* **ACTIVITY LIST**:
1. Print the part of the case summary starting at "On March 17, 1980, the" and ending at "79-1778 (D.C. Cir.)".
2. List every person the case summary names, each with the title or role it gives them.

* **SUPPLIED PASSAGE**:
────────────────────────────────────────
On March 17, 1980, the petition for writ of certiorari was denied. [445 U.S. 927]

Status-The case is closed.

Ryan v. Department of Justice

No. 79-1777 (D.C. Cir.)

Halpern v. Department of Justice

No. 79-1778 (D.C. Cir.)

In November 1978, President Carter issued merit selection guidelines for new Federal district court judges in Executive Order 12097 (3 C.F.R. § 254). Subsequently, the Department of Justice prepared a questionnaire to be sent to all U.S. Senators which inquired about their efforts and/or those of their judicial nominating commissions to comply with the new guidelines. The questionnaire in general asked for a description of the attempts made to identify qualified candidates, including women and members of minority groups.

In December 1978, Tom Ryan, Director of the Missouri Public Interest Research Group, requested under the Freedom of Information Act ("FOIA") a copy of the response to the questionnaire provided by Missouri Senator Thomas Eagleton. In January and February 1979, Charles Halpern, Chairman of the Judicial Selection Project, and Dorothy Samuels, Executive Director of the Committee for Public Justice, made similar FOIA requests for access to all responses to the questionnaire received by the Department of Justice. The requests were made as part of the groups' efforts to monitor the composition of the Federal judiciary and to increase the number of women, minorities, and individuals responsive to public interest concerns appointed as Federal judges.

When the Department of Justice stated that it would not be able to comply with the statutory time requirements for processing the requests under the FOIA, the individuals and their groups filed separate suits on April 12, 1979 in the U.S. District Court for the District of Columbia to compel disclosure before the judicial selection process was completed. At the same time, the plaintiffs asked the court to order the Department to file a Vaughn index specifying the legal grounds on which it was relying to oppose disclosure. In an order filed April 30, 1979, District Court Judge Barrington Parker denied the motion for a Vaughn index, holding that it was premature.
────────────────────────────────────────
* **SOURCE DATA**:
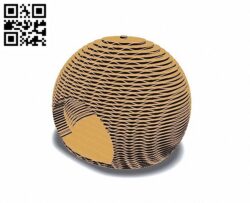 Cat sphere E0010668 file cdr and dxf free vector download for Laser cut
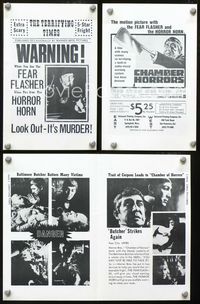 2k085 CHAMBER OF HORRORS movie herald '66 fear flasher!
────────────────────────────────────────
* **SOLUTIONS BELOW**:
1.
On March 17, 1980, the petition for writ of certiorari was denied. [445 U.S. 927]

Status-The case is closed.

Ryan v. Department of Justice

No. 79-1777 (D.C. Cir.)

Halpern v. Department of Justice

No. 79-1778 (D.C. Cir.)

2.
- President Carter: President
- Tom Ryan: Director of the Missouri Public Interest Research Group
- Thomas Eagleton: Missouri Senator
- Charles Halpern: Chairman of the Judicial Selection Project
- Dorothy Samuels: Executive Director of the Committee for Public Justice
- Barrington Parker: District Court Judge